**To be done**
Each record that follows should be repeated exactly, minus any images.

— BEGIN Supplied material —

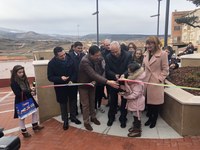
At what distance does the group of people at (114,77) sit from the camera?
4227 millimetres

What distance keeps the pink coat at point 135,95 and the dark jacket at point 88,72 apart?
47 cm

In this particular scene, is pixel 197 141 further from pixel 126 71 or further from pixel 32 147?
pixel 32 147

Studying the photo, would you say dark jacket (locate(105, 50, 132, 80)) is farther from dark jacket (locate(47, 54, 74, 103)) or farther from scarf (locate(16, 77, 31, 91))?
scarf (locate(16, 77, 31, 91))

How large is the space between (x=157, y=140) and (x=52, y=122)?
2360 millimetres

— END Supplied material —

**Exercise response**
At what distance does the group of people at (114,77) sit from the camera?
4227 millimetres

What distance keeps the pink coat at point 135,95 and the dark jacket at point 88,72 apart?
47 cm

In this particular scene, is pixel 197 141 further from pixel 126 71 or further from pixel 32 147?
pixel 32 147

Studying the photo, would you say dark jacket (locate(105, 50, 132, 80)) is farther from dark jacket (locate(47, 54, 74, 103)) or farther from scarf (locate(16, 77, 31, 91))?
scarf (locate(16, 77, 31, 91))

How large is the space between (x=157, y=140) and (x=52, y=122)?
2360 millimetres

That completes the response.